ARTFUL: A Chinese instructor watches over one of his students as he learns the art of rattan weaving (PATRICK WROKPOH)

Joseph Cummings, 35,  is a former student of the Liberia Opportunities and Industrial Training Center (LOIC). One of the country's foremost institutions in its field, LOIC also serves as a training center for ex-combatants like Cummings, who fought against the government of then President Charles Taylor. He was enrolled in the Agriculture Department because he has a love of the land and had ambitions of being a farmer.

But when the Liberian Government requested the LOIC to recommend some of its students to the Bamboo and Rattan Weaving Center, he jumped at the opportunity. The center is a joint venture between the Liberian and Chinese governments and teaches wood and bamboo craft skills via Chinese expert instructors. Cummings felt that by signing up he could gain experience in a totally new area of expertise. That was in January 2007.

 

Opening doors

"I saw the opportunity as an added advantage to learn new things and improve my skills and so I asked the LOIC to send my name to the weaving school," Cummings said.

"When I disarmed in the Liberian civil war as an ex-soldier, I worried about my future because I was returning to civilian life and needed to have a professional skill to survive on," Cummings recalled. "Luckily for me, I enrolled at the LOIC, but my interest to be an agriculturist was not progressing as I expected, and so, when the weaving center was established, I enrolled with the expectation that I could soon become a professional career person."

As one of the first graduates of the school, he said his dream came true and currently he is exploring the possibilities of establishing his own business. "With the toolkit I received from the school and the skills acquired, I am making furniture such as dining and living room chairs, which I sell for up to $200 each to earn a living," he said.

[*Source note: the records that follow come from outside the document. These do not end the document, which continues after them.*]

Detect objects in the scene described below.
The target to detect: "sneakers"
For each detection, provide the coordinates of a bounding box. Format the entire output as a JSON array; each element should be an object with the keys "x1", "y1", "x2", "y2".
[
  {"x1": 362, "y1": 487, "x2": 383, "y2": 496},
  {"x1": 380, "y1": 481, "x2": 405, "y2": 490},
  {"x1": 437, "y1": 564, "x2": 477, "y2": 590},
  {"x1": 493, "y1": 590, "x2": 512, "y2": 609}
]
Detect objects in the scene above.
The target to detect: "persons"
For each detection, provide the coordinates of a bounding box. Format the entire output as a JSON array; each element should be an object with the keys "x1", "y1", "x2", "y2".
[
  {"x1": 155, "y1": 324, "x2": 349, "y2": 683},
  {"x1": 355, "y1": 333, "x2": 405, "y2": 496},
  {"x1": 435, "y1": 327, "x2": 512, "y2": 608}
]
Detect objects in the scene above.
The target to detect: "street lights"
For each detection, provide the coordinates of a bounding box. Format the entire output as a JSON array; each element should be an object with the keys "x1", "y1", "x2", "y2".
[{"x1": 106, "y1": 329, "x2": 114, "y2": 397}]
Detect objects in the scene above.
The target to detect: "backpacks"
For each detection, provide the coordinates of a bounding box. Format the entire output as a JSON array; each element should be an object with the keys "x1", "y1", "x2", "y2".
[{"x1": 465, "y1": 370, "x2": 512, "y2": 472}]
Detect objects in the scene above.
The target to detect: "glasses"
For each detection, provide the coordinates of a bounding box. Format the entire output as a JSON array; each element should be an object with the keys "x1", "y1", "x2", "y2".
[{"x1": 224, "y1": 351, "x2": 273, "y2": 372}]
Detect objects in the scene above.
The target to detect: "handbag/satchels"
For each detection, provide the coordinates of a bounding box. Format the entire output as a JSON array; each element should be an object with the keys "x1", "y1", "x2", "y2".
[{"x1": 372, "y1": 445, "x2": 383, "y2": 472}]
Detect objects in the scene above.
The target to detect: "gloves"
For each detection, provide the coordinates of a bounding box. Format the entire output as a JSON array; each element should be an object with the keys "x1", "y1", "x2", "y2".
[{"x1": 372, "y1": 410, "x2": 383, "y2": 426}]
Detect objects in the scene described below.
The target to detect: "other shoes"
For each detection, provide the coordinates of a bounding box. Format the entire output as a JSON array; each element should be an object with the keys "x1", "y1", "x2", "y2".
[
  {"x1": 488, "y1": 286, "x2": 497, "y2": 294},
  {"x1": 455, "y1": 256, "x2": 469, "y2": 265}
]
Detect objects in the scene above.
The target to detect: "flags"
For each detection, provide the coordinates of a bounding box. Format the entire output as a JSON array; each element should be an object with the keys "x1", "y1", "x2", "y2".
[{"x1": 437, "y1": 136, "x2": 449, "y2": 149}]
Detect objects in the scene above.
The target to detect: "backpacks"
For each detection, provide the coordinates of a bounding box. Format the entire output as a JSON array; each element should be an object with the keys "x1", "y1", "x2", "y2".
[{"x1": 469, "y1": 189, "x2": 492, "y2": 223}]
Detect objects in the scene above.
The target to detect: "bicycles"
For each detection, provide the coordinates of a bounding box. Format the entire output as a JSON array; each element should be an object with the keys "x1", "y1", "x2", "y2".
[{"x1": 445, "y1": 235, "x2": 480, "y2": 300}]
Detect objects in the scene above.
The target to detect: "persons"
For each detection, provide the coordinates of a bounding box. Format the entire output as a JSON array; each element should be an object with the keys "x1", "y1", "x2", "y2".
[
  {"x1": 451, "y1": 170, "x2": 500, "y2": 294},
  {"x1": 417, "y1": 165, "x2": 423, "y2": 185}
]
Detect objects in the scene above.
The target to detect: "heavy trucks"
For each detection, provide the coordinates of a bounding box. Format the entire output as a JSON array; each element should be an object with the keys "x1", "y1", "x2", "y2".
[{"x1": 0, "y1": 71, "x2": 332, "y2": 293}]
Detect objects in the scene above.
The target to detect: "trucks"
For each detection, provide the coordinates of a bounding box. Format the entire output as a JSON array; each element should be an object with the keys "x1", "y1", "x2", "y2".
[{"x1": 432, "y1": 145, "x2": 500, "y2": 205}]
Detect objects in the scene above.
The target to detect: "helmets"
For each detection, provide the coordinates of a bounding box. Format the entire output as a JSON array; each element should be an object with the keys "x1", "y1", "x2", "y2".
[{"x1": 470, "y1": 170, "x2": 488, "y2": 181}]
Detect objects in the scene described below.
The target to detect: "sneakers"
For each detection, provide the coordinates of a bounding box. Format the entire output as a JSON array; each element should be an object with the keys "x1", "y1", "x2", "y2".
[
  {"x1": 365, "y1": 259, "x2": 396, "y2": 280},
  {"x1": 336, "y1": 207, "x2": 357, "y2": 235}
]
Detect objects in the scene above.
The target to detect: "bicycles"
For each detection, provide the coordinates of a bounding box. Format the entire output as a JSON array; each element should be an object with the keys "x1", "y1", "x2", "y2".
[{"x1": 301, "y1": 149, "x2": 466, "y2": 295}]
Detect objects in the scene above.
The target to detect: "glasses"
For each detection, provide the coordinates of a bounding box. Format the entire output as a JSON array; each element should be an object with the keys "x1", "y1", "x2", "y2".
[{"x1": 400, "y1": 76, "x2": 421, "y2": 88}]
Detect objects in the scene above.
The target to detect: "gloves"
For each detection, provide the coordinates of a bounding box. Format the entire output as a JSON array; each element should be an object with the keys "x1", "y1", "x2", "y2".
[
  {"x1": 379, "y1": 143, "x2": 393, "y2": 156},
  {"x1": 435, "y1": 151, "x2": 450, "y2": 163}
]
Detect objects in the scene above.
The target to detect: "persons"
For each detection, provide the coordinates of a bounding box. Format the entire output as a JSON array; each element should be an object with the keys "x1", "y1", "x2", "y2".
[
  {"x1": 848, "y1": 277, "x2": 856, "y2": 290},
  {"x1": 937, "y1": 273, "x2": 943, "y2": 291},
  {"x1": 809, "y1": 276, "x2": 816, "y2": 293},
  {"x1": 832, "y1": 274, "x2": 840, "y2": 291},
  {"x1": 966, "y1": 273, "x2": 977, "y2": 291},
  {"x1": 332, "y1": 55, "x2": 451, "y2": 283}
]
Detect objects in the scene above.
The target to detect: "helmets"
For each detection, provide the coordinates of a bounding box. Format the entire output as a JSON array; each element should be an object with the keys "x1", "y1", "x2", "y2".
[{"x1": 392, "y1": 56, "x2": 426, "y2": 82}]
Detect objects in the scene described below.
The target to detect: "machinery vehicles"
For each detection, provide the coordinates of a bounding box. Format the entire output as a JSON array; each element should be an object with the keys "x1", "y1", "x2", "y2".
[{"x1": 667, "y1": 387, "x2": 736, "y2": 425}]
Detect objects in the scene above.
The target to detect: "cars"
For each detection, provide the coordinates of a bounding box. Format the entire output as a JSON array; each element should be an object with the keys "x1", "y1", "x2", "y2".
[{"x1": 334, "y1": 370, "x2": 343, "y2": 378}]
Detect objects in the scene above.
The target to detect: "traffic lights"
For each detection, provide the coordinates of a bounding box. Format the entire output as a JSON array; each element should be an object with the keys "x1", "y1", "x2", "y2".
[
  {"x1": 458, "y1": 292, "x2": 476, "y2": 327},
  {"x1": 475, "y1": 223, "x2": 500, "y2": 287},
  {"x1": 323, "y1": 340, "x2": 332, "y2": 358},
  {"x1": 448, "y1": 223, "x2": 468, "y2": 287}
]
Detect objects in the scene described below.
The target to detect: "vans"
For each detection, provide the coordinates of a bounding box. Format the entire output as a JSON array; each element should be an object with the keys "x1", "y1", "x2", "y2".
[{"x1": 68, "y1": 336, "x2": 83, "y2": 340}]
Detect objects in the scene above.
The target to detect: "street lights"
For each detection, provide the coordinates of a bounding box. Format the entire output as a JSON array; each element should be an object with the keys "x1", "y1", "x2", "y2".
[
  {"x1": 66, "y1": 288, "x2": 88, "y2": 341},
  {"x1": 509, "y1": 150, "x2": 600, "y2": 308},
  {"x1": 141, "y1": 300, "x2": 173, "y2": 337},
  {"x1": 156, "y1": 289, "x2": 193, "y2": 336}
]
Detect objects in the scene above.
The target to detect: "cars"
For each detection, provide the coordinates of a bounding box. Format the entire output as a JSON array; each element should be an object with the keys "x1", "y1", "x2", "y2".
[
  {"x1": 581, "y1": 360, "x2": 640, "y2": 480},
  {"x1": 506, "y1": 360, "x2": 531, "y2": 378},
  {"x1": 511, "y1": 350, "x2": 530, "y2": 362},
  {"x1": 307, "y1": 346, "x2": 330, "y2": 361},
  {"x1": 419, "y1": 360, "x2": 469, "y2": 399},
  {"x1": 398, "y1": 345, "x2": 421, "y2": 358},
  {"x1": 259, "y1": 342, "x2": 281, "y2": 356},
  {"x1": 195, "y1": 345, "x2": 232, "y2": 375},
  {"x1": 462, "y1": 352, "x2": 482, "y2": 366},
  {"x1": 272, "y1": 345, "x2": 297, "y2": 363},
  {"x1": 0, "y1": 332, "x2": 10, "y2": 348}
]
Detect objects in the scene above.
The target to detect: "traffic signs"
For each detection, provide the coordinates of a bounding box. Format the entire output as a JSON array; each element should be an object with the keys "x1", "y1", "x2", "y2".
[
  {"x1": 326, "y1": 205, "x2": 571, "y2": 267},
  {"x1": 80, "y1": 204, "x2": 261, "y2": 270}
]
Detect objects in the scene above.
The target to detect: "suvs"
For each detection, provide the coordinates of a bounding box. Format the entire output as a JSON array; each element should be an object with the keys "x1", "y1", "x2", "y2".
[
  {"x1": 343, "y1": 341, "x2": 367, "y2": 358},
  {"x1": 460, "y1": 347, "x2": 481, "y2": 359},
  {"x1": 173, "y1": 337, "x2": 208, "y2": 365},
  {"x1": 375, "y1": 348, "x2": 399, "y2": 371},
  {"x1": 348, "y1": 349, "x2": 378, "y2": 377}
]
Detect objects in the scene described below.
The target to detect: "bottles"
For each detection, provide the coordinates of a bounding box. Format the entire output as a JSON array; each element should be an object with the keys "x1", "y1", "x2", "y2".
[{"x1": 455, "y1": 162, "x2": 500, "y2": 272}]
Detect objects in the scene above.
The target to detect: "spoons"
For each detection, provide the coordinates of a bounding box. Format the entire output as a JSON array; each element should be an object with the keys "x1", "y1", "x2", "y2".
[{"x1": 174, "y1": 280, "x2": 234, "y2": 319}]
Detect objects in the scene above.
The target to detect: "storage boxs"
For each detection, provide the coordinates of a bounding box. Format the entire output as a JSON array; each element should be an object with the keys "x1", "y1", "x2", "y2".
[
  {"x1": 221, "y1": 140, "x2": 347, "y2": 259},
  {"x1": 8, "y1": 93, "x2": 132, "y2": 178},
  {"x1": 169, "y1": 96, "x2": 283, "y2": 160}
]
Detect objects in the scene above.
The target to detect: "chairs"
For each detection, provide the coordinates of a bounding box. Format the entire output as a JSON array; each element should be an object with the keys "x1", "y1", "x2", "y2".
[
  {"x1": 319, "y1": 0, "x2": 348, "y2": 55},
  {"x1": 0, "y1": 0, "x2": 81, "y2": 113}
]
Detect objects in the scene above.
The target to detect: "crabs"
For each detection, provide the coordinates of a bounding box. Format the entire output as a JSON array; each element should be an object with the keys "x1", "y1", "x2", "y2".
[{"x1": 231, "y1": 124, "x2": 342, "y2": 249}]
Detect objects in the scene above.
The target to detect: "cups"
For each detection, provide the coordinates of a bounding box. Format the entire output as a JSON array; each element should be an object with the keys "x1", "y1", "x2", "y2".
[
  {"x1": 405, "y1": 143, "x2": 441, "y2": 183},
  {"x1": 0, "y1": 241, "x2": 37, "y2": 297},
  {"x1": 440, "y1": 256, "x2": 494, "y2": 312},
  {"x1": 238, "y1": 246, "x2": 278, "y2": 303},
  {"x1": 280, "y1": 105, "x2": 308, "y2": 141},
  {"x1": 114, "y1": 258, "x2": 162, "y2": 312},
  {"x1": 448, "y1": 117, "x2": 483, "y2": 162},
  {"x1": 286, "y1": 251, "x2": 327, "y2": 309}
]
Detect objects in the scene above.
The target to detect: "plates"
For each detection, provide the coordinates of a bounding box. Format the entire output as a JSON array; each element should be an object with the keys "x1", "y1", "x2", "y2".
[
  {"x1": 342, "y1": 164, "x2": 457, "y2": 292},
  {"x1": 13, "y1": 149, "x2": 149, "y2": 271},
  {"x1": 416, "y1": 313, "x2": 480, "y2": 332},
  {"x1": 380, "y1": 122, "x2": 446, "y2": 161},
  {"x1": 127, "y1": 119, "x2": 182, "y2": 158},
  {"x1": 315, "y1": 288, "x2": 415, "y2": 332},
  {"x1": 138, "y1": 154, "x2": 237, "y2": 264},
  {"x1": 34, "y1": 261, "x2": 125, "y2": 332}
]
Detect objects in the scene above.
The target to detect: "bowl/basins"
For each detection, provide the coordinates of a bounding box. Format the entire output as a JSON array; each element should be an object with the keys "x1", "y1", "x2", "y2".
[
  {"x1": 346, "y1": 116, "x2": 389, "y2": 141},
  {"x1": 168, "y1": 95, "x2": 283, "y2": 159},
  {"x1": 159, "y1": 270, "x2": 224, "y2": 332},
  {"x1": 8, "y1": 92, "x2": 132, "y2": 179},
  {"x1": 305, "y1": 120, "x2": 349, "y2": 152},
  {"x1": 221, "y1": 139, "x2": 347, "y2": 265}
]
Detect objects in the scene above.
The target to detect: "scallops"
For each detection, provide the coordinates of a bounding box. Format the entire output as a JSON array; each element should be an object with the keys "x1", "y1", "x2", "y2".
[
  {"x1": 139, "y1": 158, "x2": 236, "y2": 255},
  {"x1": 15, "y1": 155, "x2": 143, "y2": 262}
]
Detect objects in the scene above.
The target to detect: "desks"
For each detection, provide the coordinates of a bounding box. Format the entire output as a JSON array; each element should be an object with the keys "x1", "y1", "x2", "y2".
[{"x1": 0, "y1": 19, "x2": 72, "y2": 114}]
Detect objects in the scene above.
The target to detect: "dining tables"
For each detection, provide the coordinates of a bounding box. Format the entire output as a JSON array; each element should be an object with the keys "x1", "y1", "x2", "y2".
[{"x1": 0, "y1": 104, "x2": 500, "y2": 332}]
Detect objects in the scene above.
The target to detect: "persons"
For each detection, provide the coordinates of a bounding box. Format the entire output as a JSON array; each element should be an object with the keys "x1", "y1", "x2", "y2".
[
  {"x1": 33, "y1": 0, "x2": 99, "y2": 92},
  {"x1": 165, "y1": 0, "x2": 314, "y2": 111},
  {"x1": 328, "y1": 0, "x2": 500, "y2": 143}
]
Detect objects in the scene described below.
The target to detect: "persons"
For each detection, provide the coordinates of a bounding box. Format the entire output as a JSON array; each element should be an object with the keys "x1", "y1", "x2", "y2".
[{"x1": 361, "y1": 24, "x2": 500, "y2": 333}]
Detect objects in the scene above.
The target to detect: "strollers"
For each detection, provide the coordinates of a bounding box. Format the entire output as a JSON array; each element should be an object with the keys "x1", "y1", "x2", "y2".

Cummings supports his father and other family members on his furniture earnings and said he feels more optimistic about his future.

John G. Gibson, who is currently enrolled at the school, said he feels more responsible after having enrolled in the program. "I feel very good about the program because I will be financially independent soon. Such initiatives are very good and in the interests of us young people because by learning the skills, it means we will be able to earn without relying on others," he said.

Gibson said if more unskilled youth enrolled in the program, it would reduce the dependence syndrome in the West African nation, because the program can empower people. 

For student Eric Lablah, who will graduate later this year, the program has been very rewarding. He said currently the school offers students food and a stipend. "I want the program to continue because in the first place, our products are needed and this is beneficial to us in many ways," he added.